Not eligible for the vaccine yet? Get pre-registered:
Click here, preregister to learn your eligibility group, and be notified via your MyChart account when you can schedule your appointment.
Can I stop taking precautions like wearing a mask and social distancing once I have the vaccine?
Unfortunately, not yet.
Experts need to understand more about the protection that COVID-19 vaccines provide in real-world conditions before making the decision that people can stop taking these precautions. Other factors, including how many people get vaccinated and how the virus is spreading in communities, will also affect this decision.

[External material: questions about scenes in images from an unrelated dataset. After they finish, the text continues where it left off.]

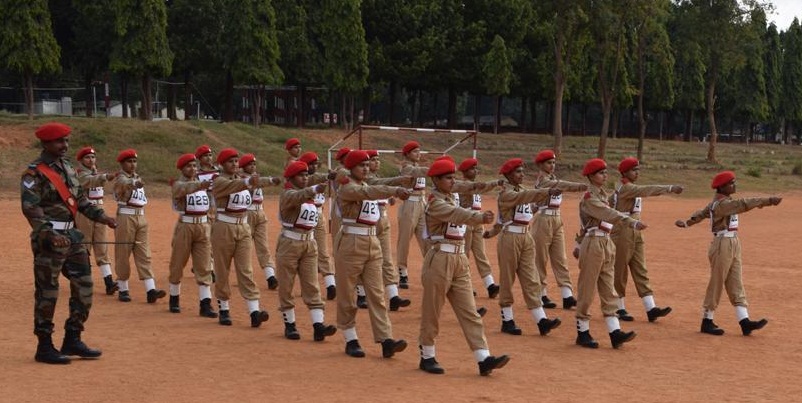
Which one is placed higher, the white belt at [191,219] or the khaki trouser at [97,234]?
the white belt at [191,219]

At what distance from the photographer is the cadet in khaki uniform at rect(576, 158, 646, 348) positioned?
11.8 m

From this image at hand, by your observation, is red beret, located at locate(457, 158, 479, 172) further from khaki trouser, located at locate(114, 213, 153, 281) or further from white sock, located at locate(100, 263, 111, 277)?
white sock, located at locate(100, 263, 111, 277)

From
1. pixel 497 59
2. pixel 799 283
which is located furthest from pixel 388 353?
pixel 497 59

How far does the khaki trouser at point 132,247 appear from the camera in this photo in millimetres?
14781

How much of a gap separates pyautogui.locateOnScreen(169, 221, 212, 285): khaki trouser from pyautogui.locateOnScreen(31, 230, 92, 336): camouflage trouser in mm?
3066

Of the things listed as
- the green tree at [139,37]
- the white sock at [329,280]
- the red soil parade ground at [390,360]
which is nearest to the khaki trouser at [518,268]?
the red soil parade ground at [390,360]

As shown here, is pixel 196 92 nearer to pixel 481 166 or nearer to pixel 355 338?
pixel 481 166

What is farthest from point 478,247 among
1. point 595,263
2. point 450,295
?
point 450,295

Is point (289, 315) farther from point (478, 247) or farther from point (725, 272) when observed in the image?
point (725, 272)

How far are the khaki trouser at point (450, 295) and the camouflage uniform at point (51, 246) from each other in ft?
11.7

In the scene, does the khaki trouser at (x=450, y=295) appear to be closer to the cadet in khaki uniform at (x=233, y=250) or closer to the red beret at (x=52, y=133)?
the cadet in khaki uniform at (x=233, y=250)

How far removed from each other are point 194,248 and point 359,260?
3567 mm

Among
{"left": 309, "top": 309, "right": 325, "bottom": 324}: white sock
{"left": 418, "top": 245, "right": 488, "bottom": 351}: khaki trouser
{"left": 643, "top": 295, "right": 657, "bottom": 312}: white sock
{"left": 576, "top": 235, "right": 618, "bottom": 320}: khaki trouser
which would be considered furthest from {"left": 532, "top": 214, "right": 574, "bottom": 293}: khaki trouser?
{"left": 418, "top": 245, "right": 488, "bottom": 351}: khaki trouser

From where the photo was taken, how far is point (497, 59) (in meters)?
59.4
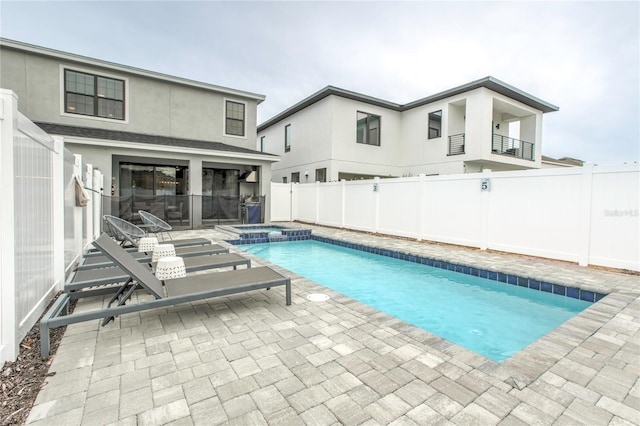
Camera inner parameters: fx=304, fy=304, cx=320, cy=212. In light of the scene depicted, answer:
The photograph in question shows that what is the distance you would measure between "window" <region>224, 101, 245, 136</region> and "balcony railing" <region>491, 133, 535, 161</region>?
14021mm

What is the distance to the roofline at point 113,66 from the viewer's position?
10.9 metres

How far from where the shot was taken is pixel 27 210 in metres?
2.89

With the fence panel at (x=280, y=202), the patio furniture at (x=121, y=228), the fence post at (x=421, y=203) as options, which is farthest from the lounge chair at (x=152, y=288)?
the fence panel at (x=280, y=202)

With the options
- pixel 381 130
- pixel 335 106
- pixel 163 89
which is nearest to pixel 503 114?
pixel 381 130

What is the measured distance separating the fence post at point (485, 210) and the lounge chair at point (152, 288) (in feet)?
20.4

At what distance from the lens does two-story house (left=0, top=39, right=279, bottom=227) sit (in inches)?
439

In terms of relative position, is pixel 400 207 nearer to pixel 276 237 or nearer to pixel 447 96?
pixel 276 237

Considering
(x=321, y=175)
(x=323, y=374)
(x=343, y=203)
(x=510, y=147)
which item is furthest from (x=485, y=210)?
(x=510, y=147)

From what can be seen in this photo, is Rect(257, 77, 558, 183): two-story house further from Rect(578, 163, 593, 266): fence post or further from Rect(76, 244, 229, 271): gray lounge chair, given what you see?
Rect(76, 244, 229, 271): gray lounge chair

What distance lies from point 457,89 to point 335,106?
6122 millimetres

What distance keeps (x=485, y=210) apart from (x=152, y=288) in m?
7.76

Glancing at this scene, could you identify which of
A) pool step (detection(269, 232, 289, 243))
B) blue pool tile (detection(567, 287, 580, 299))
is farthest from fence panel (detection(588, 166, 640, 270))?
pool step (detection(269, 232, 289, 243))

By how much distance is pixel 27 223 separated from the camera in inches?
113

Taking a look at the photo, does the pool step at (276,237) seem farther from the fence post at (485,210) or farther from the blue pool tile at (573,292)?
the blue pool tile at (573,292)
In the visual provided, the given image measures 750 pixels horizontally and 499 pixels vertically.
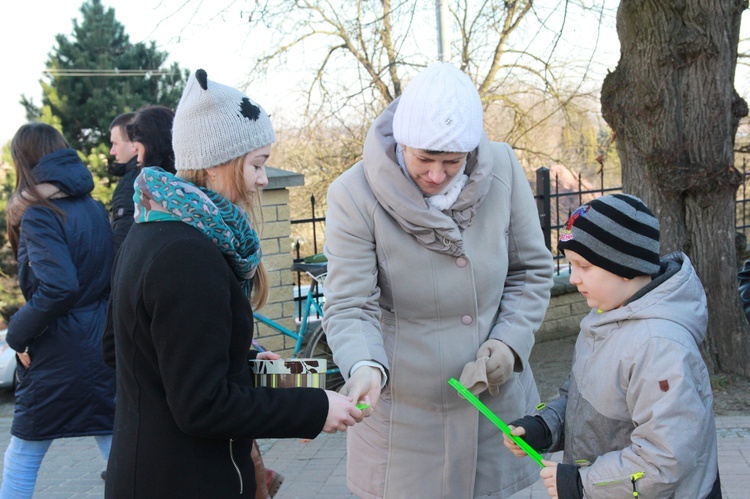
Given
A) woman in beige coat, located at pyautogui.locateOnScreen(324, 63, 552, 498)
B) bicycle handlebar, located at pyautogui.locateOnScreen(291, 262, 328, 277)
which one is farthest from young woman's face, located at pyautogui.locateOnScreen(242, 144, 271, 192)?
bicycle handlebar, located at pyautogui.locateOnScreen(291, 262, 328, 277)

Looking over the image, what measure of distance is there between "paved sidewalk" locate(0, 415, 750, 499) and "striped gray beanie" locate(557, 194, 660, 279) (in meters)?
2.31

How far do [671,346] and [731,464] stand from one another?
2.82 m

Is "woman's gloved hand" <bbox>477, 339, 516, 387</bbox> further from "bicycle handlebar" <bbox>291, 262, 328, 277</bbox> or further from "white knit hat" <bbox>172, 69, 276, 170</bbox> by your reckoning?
"bicycle handlebar" <bbox>291, 262, 328, 277</bbox>

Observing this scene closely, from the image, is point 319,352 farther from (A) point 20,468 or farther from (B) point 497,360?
(B) point 497,360

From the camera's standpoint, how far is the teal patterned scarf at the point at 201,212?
1.79 meters

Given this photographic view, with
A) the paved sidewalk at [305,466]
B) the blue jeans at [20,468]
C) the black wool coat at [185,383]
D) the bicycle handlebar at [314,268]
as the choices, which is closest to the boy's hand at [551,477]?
the black wool coat at [185,383]

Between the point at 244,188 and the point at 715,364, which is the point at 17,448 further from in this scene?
the point at 715,364

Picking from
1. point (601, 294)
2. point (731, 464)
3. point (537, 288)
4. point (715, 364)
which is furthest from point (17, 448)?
point (715, 364)

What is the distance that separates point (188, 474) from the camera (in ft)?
5.91

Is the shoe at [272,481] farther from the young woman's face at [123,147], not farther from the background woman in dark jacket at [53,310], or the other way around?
the young woman's face at [123,147]

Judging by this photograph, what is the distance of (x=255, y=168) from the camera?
2025 mm

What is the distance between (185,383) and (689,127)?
444 centimetres

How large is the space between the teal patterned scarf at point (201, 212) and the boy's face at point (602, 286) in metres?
0.89

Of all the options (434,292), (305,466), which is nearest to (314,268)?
(305,466)
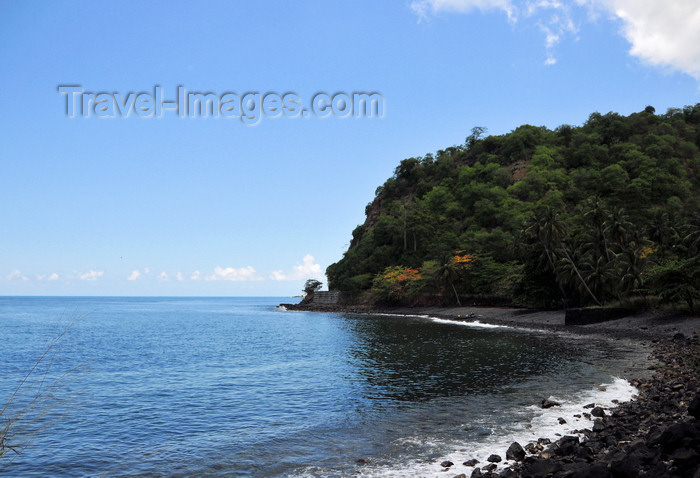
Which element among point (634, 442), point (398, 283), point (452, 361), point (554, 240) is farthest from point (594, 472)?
point (398, 283)

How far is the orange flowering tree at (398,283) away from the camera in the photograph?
118000mm

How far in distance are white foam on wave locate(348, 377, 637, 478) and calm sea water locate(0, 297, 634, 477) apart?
0.26 feet

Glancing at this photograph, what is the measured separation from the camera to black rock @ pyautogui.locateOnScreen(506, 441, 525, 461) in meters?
14.9

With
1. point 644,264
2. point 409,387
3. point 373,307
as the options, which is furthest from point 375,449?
point 373,307

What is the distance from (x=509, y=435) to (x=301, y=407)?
10706 millimetres

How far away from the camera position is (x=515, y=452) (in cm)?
1512

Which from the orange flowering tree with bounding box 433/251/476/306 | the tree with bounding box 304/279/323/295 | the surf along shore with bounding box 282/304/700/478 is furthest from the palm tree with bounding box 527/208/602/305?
the tree with bounding box 304/279/323/295

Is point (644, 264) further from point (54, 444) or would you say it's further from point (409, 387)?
point (54, 444)

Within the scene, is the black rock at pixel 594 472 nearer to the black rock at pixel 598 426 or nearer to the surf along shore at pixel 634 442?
the surf along shore at pixel 634 442

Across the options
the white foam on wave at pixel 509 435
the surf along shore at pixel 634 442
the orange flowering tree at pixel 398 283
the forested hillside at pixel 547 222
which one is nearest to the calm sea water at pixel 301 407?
the white foam on wave at pixel 509 435

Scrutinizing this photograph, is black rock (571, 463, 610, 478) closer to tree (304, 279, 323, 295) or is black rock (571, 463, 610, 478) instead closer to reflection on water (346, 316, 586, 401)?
reflection on water (346, 316, 586, 401)

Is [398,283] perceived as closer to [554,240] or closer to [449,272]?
[449,272]

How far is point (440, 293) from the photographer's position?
11431 cm

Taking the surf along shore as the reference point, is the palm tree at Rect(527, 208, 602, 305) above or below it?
above
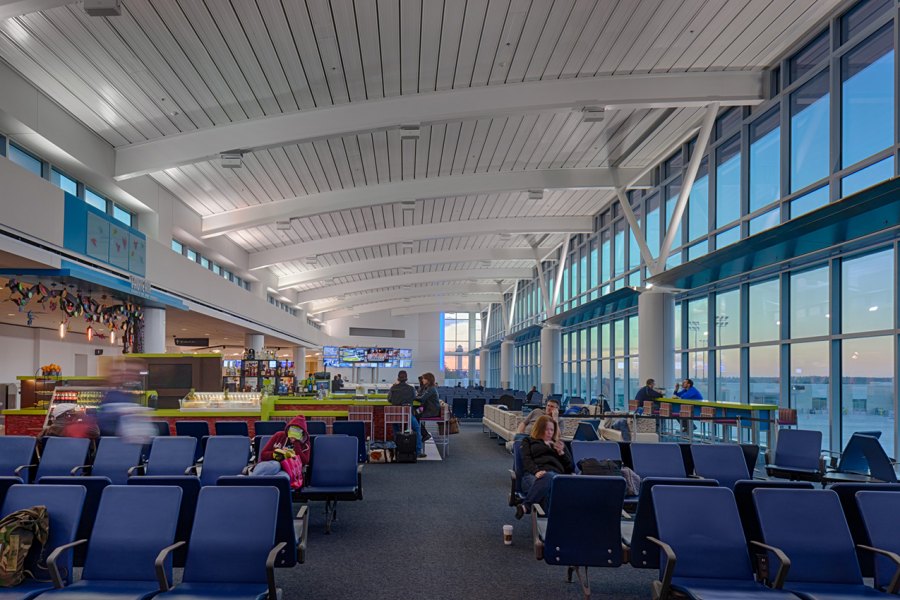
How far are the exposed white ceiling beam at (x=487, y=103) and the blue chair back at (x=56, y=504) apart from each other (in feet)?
25.9

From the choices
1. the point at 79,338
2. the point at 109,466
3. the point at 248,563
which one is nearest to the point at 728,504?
the point at 248,563

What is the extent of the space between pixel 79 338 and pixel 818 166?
78.3 ft

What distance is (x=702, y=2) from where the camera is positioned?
28.3ft

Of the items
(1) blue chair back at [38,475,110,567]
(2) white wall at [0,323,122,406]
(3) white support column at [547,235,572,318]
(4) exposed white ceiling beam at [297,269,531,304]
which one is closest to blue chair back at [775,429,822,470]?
(1) blue chair back at [38,475,110,567]

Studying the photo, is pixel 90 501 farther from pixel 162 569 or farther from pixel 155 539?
pixel 162 569

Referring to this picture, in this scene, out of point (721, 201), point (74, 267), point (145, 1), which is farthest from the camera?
point (721, 201)

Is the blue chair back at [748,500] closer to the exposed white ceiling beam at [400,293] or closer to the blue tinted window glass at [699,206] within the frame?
the blue tinted window glass at [699,206]

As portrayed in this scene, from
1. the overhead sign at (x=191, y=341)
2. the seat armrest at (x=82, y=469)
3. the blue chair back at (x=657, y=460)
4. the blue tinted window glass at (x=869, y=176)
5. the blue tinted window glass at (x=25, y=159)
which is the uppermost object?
the blue tinted window glass at (x=25, y=159)

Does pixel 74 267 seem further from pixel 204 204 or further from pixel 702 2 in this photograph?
pixel 702 2

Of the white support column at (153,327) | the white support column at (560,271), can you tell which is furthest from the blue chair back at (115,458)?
the white support column at (560,271)

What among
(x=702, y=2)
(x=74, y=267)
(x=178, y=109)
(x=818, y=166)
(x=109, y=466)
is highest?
(x=702, y=2)

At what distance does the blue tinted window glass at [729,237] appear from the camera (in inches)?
501

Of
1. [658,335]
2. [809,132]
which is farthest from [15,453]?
[658,335]

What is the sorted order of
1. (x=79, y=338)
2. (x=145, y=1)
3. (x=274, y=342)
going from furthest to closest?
(x=274, y=342)
(x=79, y=338)
(x=145, y=1)
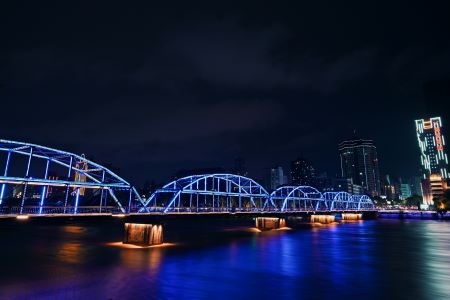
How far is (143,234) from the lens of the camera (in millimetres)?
45281

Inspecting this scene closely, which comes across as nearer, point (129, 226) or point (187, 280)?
point (187, 280)

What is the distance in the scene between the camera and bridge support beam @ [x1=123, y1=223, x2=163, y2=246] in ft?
149

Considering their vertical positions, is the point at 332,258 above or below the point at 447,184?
below

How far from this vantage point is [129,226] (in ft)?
156

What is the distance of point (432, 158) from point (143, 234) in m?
197

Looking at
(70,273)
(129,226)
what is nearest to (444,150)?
(129,226)

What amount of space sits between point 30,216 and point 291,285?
2850 cm

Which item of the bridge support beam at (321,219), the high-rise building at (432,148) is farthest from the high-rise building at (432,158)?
the bridge support beam at (321,219)

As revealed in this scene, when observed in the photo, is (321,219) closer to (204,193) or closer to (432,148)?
(204,193)

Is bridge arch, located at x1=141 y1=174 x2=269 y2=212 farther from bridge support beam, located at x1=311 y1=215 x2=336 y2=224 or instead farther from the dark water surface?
bridge support beam, located at x1=311 y1=215 x2=336 y2=224

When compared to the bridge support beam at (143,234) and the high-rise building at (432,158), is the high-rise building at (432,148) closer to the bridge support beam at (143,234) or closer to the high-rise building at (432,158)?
the high-rise building at (432,158)

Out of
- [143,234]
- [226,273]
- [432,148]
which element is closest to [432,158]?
[432,148]

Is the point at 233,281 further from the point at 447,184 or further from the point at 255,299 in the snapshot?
the point at 447,184

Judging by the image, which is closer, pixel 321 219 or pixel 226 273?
pixel 226 273
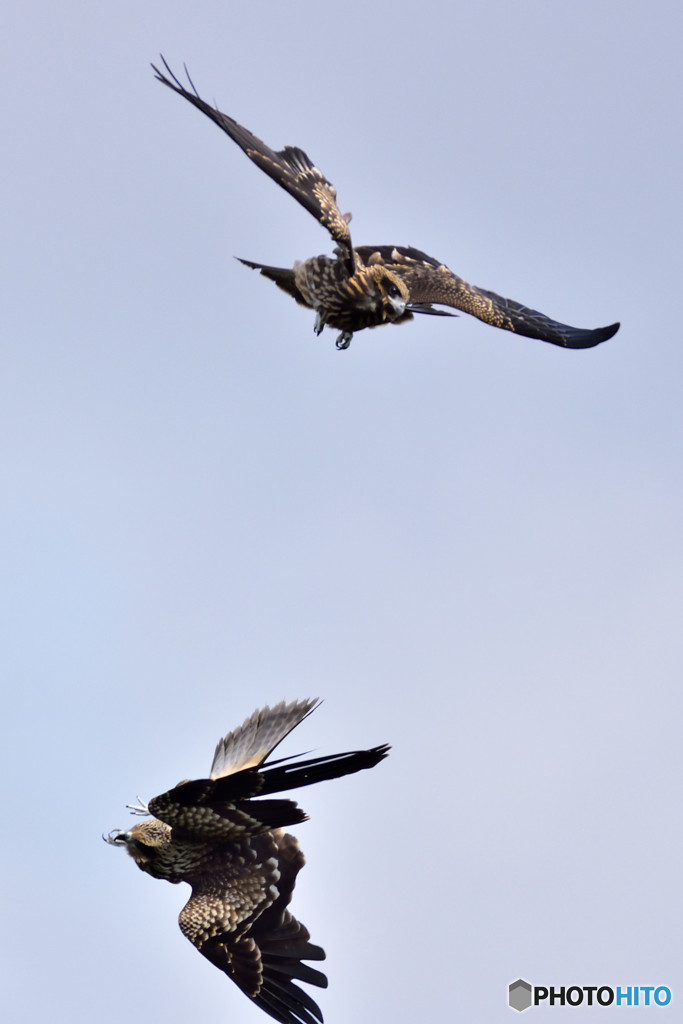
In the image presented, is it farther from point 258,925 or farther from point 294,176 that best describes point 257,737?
point 294,176

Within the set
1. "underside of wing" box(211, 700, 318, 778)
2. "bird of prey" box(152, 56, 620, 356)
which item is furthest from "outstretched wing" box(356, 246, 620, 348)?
"underside of wing" box(211, 700, 318, 778)

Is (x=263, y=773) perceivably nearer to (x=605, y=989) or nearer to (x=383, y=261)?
(x=383, y=261)

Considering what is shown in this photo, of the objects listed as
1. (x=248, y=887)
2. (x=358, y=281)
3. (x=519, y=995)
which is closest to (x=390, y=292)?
(x=358, y=281)

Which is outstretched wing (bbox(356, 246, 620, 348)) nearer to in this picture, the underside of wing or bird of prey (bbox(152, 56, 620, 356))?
bird of prey (bbox(152, 56, 620, 356))

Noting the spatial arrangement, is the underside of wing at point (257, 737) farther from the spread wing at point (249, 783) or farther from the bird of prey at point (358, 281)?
the bird of prey at point (358, 281)

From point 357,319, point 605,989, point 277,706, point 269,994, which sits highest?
point 357,319

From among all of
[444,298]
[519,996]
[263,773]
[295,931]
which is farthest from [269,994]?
[444,298]

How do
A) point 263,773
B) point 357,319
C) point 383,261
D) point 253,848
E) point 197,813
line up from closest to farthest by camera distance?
1. point 263,773
2. point 197,813
3. point 253,848
4. point 357,319
5. point 383,261
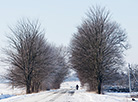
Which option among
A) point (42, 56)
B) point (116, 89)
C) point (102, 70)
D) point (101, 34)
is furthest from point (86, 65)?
point (116, 89)

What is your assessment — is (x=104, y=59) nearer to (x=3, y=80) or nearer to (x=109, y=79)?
(x=109, y=79)

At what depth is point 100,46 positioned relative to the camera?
108ft

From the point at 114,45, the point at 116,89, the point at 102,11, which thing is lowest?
the point at 116,89

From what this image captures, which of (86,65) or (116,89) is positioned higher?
(86,65)

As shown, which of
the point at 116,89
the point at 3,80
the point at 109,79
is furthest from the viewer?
the point at 116,89

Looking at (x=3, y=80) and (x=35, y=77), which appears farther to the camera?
(x=35, y=77)

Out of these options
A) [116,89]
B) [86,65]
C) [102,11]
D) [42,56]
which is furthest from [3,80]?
[116,89]

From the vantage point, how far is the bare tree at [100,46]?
33.4m

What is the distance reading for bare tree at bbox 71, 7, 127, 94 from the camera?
33406 millimetres

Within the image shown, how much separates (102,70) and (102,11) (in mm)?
7707

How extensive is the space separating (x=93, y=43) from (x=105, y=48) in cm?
170

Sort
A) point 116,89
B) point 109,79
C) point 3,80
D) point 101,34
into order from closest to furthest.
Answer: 1. point 101,34
2. point 109,79
3. point 3,80
4. point 116,89

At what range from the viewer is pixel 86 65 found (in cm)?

We also don’t yet know whether getting a COVID-19 vaccine will prevent you from spreading the virus that causes COVID-19 to other people, even if you don’t get sick yourself.
While experts learn more about the protection that COVID-19 vaccines provide under real-life conditions, it will be important for everyone to continue using all the tools available to help stop this pandemic.
To protect yourself and others, follow these recommendations:
Wear a mask over your nose and mouth
Stay at least 6 feet away from others
Avoid poorly ventilated spaces
Wash your hands often
Together, COVID-19 vaccination and following the CDC’s recommendations for how to protect yourself and others will offer the best protection from getting and spreading COVID-19.